[start of Text block]

Ten minutes into the demo for Sand, and I'm wrestling with about six different controls on the roof of an armored two-storey shack. Stomping about an alien desert on four mechanised feet while the engine behind me belches smoke into the air, piloting a mobile base this big is more art than science. I wince as I try to parallel park it into the dock for a city outpost, hearing the screech of metal scraping on granite as I pull too close to the pier. I play demos from the Steam Next Fest to relax, not be reminded of my first driving test.
Regardless, Sand remains one of the most popular and wishlisted multiplayer games currently flying the Next Fest flag, and the highest under the "basebuilding" tag at time of writing. The pitch is a strong one: design your own "Trampler," a giant mobile, four-legged steampunk house to march around a desert world, battling other such waddling fortresses for precious resources. In combat it's reminiscent of Sea of Thieves or Guns of Icarus, with four players rushing around above and below deck in a mad panic. Depending on what needs doing you might be driving this behemoth, repairing damage, aiming a giant turret, rushing around with supplies or just navigating with a map in one hand and a pair of binoculars in the other.

[end of Text block]
[start of Entries]

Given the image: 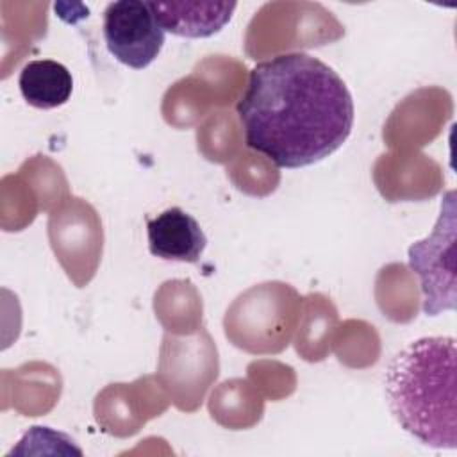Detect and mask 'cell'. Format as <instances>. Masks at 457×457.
Listing matches in <instances>:
<instances>
[{"instance_id": "obj_1", "label": "cell", "mask_w": 457, "mask_h": 457, "mask_svg": "<svg viewBox=\"0 0 457 457\" xmlns=\"http://www.w3.org/2000/svg\"><path fill=\"white\" fill-rule=\"evenodd\" d=\"M236 112L246 146L287 170L311 166L339 150L355 118L345 80L305 52L257 62Z\"/></svg>"}, {"instance_id": "obj_2", "label": "cell", "mask_w": 457, "mask_h": 457, "mask_svg": "<svg viewBox=\"0 0 457 457\" xmlns=\"http://www.w3.org/2000/svg\"><path fill=\"white\" fill-rule=\"evenodd\" d=\"M457 346L452 336L407 343L387 364L384 395L396 423L430 448H457Z\"/></svg>"}, {"instance_id": "obj_3", "label": "cell", "mask_w": 457, "mask_h": 457, "mask_svg": "<svg viewBox=\"0 0 457 457\" xmlns=\"http://www.w3.org/2000/svg\"><path fill=\"white\" fill-rule=\"evenodd\" d=\"M457 205L455 191L445 193L434 230L407 250L411 270L420 278L423 312L437 316L457 307Z\"/></svg>"}, {"instance_id": "obj_4", "label": "cell", "mask_w": 457, "mask_h": 457, "mask_svg": "<svg viewBox=\"0 0 457 457\" xmlns=\"http://www.w3.org/2000/svg\"><path fill=\"white\" fill-rule=\"evenodd\" d=\"M102 29L109 54L132 70L152 64L164 45V30L150 2H111L104 11Z\"/></svg>"}, {"instance_id": "obj_5", "label": "cell", "mask_w": 457, "mask_h": 457, "mask_svg": "<svg viewBox=\"0 0 457 457\" xmlns=\"http://www.w3.org/2000/svg\"><path fill=\"white\" fill-rule=\"evenodd\" d=\"M146 234L150 253L162 261L198 262L207 246L200 223L180 207L146 220Z\"/></svg>"}, {"instance_id": "obj_6", "label": "cell", "mask_w": 457, "mask_h": 457, "mask_svg": "<svg viewBox=\"0 0 457 457\" xmlns=\"http://www.w3.org/2000/svg\"><path fill=\"white\" fill-rule=\"evenodd\" d=\"M162 30L182 37L218 34L237 7L236 2H150Z\"/></svg>"}, {"instance_id": "obj_7", "label": "cell", "mask_w": 457, "mask_h": 457, "mask_svg": "<svg viewBox=\"0 0 457 457\" xmlns=\"http://www.w3.org/2000/svg\"><path fill=\"white\" fill-rule=\"evenodd\" d=\"M18 86L29 105L36 109H55L70 100L73 77L62 62L36 59L21 68Z\"/></svg>"}]
</instances>
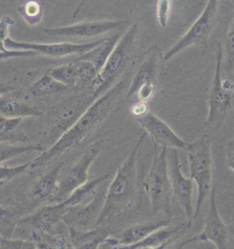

[end of Entries]

• [Stated goal] Write out the passage of the Sand preview between "Ten minutes into" and "first driving test.", inclusive, with every word unchanged.

• [Answer]
Ten minutes into the demo for Sand, and I'm wrestling with about six different controls on the roof of an armored two-storey shack. Stomping about an alien desert on four mechanised feet while the engine behind me belches smoke into the air, piloting a mobile base this big is more art than science. I wince as I try to parallel park it into the dock for a city outpost, hearing the screech of metal scraping on granite as I pull too close to the pier. I play demos from the Steam Next Fest to relax, not be reminded of my first driving test.